Vulnerable to Exploitation
Every Sunday I was on stage, helping lead over a thousand people in various spaces. I wrote a book with a mid-sized nationally known publisher. My leadership trajectory was up and to the right. But I left the big church and haven’t written another book since the first. What I came to realize is that I was in a position of exploitation, where I could use my influence to lead people without ever being touched.
Now, this doesn’t mean I actually exploited people, it just means I was vulnerable to that becoming a reality because I risked very little in pushing the book, in leading the songs, in taking on various leadership responsibilities.
We tend to see vulnerability as personal exposure, but we often turn vulnerability into a commodity that can be used as a selling point (look at how authentic that person is!) to gain attention. I was good at learning how to expose myself authentically in a way that allowed me to gain notoriety, but I had never risked the thing I really cared about: influence. I wanted the chance to influence people.
Over the past 5 years I’ve become a dad to two, I’ve navigated pastoring at a smaller church in a smaller city, and in the process I’ve learned a different kind of vulnerability that involved me risking and then largely giving up the thing I had prized so heavily before: influencing more and more people. Why was I willing to give that up?

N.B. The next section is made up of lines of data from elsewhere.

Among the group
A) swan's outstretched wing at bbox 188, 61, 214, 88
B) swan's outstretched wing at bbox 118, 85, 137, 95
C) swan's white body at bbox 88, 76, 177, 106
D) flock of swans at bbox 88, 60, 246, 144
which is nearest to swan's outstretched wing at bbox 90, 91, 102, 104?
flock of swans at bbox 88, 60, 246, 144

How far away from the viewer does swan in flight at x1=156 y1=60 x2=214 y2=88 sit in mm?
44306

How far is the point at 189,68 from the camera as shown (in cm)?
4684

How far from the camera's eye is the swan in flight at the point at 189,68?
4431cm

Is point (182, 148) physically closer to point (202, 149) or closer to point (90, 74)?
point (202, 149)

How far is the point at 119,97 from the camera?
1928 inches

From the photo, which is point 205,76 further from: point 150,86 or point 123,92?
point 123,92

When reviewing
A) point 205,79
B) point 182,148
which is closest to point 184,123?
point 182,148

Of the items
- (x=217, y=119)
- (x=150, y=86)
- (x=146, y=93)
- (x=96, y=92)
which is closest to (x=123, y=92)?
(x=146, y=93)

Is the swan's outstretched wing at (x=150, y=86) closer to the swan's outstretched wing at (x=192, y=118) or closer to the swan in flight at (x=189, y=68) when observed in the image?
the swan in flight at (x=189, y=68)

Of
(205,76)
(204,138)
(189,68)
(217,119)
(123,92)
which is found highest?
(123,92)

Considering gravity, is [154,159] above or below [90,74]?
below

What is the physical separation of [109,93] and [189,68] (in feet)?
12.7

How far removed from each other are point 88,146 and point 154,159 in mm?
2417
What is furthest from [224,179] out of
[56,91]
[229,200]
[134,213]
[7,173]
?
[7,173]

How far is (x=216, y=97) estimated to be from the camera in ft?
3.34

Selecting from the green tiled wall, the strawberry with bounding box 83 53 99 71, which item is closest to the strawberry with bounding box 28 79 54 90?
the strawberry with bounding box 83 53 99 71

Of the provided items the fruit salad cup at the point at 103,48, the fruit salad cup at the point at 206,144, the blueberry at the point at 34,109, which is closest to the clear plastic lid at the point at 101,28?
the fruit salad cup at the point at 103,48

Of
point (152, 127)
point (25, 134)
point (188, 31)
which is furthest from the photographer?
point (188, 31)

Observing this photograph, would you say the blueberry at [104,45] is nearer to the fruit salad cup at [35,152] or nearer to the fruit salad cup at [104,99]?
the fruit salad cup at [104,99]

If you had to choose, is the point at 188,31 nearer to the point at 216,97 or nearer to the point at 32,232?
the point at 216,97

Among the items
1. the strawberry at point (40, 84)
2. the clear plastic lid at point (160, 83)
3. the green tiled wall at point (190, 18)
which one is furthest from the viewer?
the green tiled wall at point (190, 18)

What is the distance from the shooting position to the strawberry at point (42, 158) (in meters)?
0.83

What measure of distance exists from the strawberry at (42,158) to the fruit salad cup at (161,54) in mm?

True vulnerability assumes personal risk for the sake of the other. Simply put, I knew I could not care for the people nearest me if I also placed a higher priority on growing my so-called influence. But to say I embraced this would be false.
I was reminded of this perspective on leadership while listening to the Cultivated Podcast (a podcast I highly recommend to you). In the episode, Andy Crouch discusses the two keys of leadership being authority and vulnerability—this is something he develops fully in his book Playing God. This idea is summarized in the chart on the right –>
Dreams for Reality
I’ve written before about the danger of visionary dreaming, so I won’t rehash that again, but I’ve been embracing big dreams for the reality of my life—what are the best things God could do with the people and circumstances right in front of me?
In previous years I’ve given a lot of my focus toward online writing, blogging, platform building, whatever the latest buzz word is, and in this much of my focus has been on growth in influence. If your personal platform is reaching 20 people, why not 200? Why not 2,000? Why not quit your job so you can grow this influence? While I’m sure that’s worked for some, I’ve found that endless pursuit of growing influence to be a zero-sum game, not actually bettering the lives of the influencer (they’re more focused on the mythical “people” out there still needing their help) or the influenced (they’re another cog in a growing machine built on economics, involving little actual vulnerability from the influencer).
So I stopped all my growing influence stuff to start 2017. It started by accident, but it felt right so I went with it. The gap has given me a helpful perspective to jump back into writing, and the public processing of various topics like I’ve done in the past. My goal in re-entry is to influence the reality of my current connections and circumstances, and hopefully helping each of you who have supported me throughout this past decade of online writing. I can only pray that my influence might lead to flourishing instead of self-exalting exploitation.